# [What to work on]
1. Using the text on Australian organic certification, answer each question briefly.
(a) Since what year has Australia had a national organic standard?
(b) How many AQIS-approved organic certifiers are there currently in Australia?
(c) What is the name of the program for small producers to become certified organic?
2. From the text on Australian organic certification, duplicate the stretch from "AQIS in turn" through "for processed foods.".
3. List every place or channel through which, according to the text on Australian organic certification, farmers in the Organic Growers of Australia program can market their produce.

Segment Start: Document extract

In Australia, biodynamic farming is regulated under the same standard as organic. Australia has had a national organic standard since 1992. The Australian Organic Standards have enabled the Australian Quarantine and Inspection Service (AQIS) to accredit organic and biodynamic certification organisations, on the basis of their ability to certify their growers as meeting the national standard. This co-regulatory system was set up to ensure buyers of organic products could be confident that certified produce was grown and processed according to organic or biodynamic principles.
Certifiers conduct annual audits and unannounced spot checks on organic producers and operators to ensure they comply with the strict Organic Standard. All operators must maintain an Organic Management Plan and report annually. All product sold by a certified operator must have a clearly documented traceable trail.
AQIS in turn performs an annual audit of the certifier’s inspection system at various organic farms, processors, wholesalers and exporters. Organic foods are certified at the farm or during the processing and manufacturing stage for processed foods.
Producers must be capable of satisfying the requirements of the standard for at least one year before products can be labelled as ‘organic in-conversion’. Producers must then continue to meet the specified requirements for a further two years before being permitted to use the term ‘certified organic’.
Landless systems are farms where an agricultural product is not grown in the soil. Aquaculture and mushroom farms do not go through the three year conversion process as there is no soil involved and no potential chemical residues to be removed. However, they are still subject to the certification system and must have two audits throughout an entire production cycle before they can achieve organic certification.
Processors, wholesalers and retailers do not have to go through the same three-year conversion period that farmers do as there is no land to convert. However, they are still subject to the strict certification system to ensure they comply with the Australian Organic Standards.
Certified organic products contain (excluding water and salt) at least 95% organically produced agricultural ingredients. The remaining ingredients (up to 5%) can be non-agricultural substances or non-organically produced agricultural ingredients with strict criteria such as absolutely no synthetic chemicals or genetic modifications.
Where organic ingredients comprise between 70% and 90% of a processed product, this can be labelled ‘contains certified organic ingredients’.
Single ingredient products or any products labelled as ‘100% organic’ must be 100% organically derived with the exception of any water or salt contained in the products.
Currently, there are seven AQIS-approved organic certifiers in Australia.
National Certified Regulatory Mark (Voluntary)
Following the agreement of certifying organisations, AQIS has recently developed an ‘Australian Government Certified’ regulatory mark. The mark does not replace the logos of certifying organisations but will help provide greater assurance for consumers wishing to purchase certified organic and biodynamic produce. While the mark is voluntary, its use is governed by formal conditions enforced by AQIS.
Organic Growers of Australia (OGA) is a program for small producers to become certified organic. It is for domestic market only and farmers can market their produce in local shops, farmers’ markets, box scheme home deliveries or from their farm gates.
‘Many organic practices simply make sense, regardless of what overall agricultural system is used. Far from being a quaint throwback to an earlier time, organic agriculture is proving to be a serious contender in modern farming and a more environmentally sustainable system over the long term.’

Segment End: Document extract
Segment Start: Data

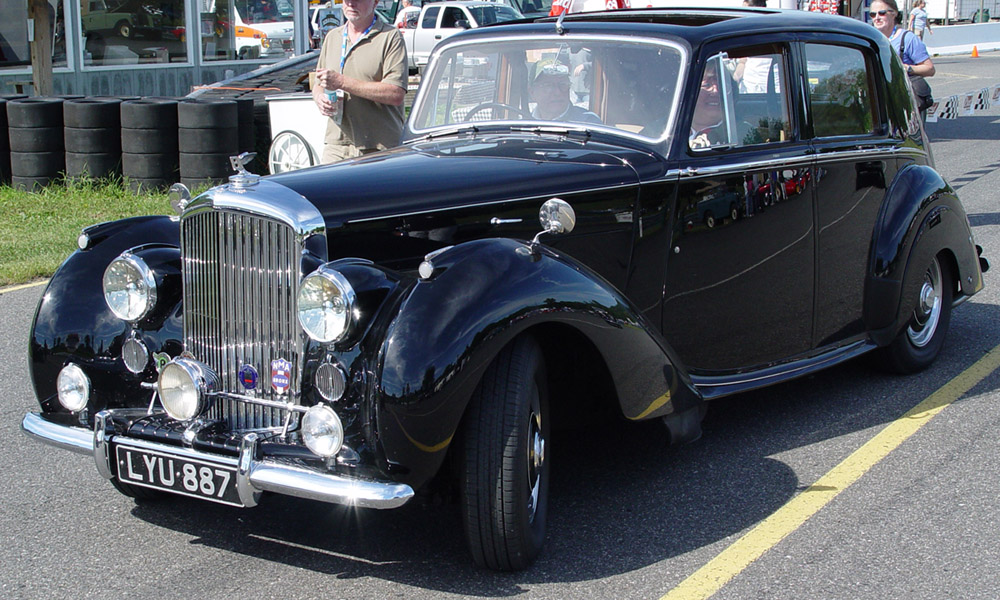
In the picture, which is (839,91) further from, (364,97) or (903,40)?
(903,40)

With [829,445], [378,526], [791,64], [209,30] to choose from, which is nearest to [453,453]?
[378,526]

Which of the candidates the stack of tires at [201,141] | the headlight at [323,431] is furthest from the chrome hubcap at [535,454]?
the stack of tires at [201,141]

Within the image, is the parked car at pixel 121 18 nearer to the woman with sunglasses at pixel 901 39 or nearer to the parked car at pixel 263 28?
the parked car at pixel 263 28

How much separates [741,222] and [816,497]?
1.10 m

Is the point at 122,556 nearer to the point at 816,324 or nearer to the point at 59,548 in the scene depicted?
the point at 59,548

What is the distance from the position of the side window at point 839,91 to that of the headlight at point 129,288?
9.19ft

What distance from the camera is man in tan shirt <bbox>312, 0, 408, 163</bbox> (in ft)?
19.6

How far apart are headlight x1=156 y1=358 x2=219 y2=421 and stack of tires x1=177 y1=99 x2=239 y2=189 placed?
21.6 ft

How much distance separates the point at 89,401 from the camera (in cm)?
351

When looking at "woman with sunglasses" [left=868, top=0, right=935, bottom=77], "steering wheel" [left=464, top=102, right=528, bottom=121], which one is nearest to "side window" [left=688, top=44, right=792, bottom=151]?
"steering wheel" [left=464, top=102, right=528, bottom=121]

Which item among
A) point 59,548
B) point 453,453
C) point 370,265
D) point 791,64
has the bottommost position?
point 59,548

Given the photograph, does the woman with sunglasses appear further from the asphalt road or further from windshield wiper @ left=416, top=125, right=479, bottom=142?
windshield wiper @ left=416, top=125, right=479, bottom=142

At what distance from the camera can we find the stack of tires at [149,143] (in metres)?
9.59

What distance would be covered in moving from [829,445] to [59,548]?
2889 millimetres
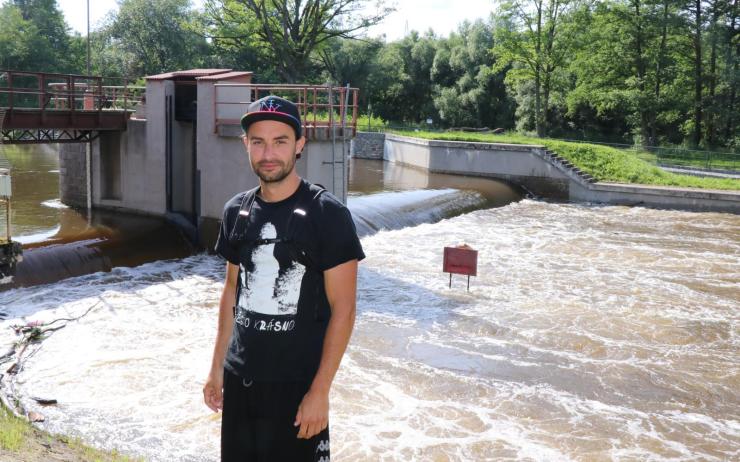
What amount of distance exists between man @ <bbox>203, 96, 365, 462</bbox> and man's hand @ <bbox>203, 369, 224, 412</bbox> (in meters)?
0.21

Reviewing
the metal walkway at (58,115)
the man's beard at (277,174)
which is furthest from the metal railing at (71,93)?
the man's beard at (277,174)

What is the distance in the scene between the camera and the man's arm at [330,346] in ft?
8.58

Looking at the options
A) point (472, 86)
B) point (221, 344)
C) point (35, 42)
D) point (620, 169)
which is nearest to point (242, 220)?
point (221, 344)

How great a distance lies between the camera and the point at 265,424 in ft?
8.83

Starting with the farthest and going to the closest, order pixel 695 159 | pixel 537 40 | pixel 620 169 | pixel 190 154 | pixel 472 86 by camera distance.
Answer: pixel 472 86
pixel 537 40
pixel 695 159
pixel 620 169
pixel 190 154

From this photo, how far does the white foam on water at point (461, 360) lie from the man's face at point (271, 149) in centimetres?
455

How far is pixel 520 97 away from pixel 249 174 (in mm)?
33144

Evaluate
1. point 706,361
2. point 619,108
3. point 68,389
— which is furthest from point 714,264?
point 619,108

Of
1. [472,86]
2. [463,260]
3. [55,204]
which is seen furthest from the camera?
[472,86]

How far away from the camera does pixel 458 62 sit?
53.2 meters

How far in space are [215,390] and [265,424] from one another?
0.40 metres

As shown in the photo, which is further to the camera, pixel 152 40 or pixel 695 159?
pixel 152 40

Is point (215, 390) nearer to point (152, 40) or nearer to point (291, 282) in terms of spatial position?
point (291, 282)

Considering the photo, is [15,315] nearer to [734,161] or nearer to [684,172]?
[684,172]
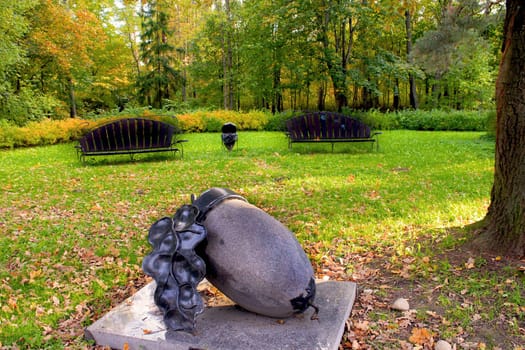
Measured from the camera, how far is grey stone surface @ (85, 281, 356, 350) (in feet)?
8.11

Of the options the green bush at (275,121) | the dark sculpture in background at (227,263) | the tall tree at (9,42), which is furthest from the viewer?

Segment End: Data
Segment Start: Data

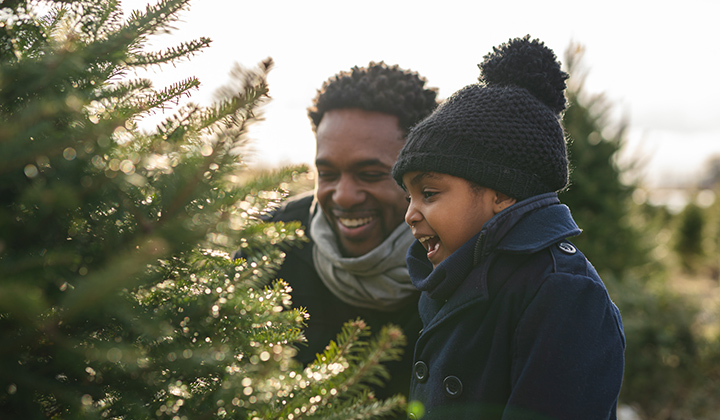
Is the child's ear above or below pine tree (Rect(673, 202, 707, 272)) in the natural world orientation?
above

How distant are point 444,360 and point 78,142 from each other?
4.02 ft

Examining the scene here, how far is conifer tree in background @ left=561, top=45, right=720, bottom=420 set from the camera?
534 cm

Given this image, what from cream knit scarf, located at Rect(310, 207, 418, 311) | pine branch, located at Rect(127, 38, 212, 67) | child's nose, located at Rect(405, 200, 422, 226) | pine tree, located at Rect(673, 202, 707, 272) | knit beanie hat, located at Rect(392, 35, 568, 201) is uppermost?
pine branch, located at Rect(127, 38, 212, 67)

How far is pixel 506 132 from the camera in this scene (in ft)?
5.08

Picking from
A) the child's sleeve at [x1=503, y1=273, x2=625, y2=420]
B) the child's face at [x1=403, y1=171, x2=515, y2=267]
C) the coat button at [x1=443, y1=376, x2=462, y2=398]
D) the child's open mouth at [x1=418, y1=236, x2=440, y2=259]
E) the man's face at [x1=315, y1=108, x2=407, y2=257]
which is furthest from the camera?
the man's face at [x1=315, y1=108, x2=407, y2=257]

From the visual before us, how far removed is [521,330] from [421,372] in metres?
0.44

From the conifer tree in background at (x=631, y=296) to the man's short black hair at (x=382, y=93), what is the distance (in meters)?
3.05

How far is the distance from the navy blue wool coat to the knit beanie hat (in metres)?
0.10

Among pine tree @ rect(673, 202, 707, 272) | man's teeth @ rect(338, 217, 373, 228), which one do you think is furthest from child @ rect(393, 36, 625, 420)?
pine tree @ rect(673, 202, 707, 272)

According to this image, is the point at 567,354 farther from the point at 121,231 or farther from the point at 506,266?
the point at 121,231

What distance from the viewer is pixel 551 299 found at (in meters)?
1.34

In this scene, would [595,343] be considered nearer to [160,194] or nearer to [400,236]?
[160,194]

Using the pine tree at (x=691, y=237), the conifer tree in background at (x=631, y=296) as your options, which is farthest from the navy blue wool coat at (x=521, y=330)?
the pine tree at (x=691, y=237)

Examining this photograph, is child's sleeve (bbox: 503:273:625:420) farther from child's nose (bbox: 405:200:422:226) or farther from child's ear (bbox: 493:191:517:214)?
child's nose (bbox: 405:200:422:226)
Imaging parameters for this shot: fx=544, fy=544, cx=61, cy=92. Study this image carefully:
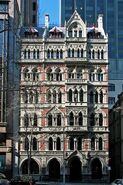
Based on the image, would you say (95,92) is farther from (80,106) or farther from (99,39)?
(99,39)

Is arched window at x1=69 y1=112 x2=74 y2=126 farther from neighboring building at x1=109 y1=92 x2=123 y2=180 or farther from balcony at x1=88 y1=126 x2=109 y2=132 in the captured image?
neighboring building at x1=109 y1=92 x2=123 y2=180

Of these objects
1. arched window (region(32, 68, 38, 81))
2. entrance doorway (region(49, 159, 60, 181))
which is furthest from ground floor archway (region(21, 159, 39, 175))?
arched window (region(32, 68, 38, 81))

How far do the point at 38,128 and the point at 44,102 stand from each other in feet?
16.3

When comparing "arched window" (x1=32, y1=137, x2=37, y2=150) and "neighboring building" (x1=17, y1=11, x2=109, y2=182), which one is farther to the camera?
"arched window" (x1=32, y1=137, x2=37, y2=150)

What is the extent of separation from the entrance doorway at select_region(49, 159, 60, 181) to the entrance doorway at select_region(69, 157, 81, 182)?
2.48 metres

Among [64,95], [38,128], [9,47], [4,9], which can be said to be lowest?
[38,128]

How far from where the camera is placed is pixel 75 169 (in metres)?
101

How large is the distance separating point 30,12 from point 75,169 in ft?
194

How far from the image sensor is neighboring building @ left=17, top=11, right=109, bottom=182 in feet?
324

Segment End: Data

# [Answers given]
1.
(a) 1992
(b) Seven
(c) Organic Growers of Australia (OGA)

2.
AQIS in turn performs an annual audit of the certifier’s inspection system at various organic farms, processors, wholesalers and exporters. Organic foods are certified at the farm or during the processing and manufacturing stage for processed foods.

3.
- Local shops
- Farmers' markets
- Box scheme home deliveries
- Their farm gates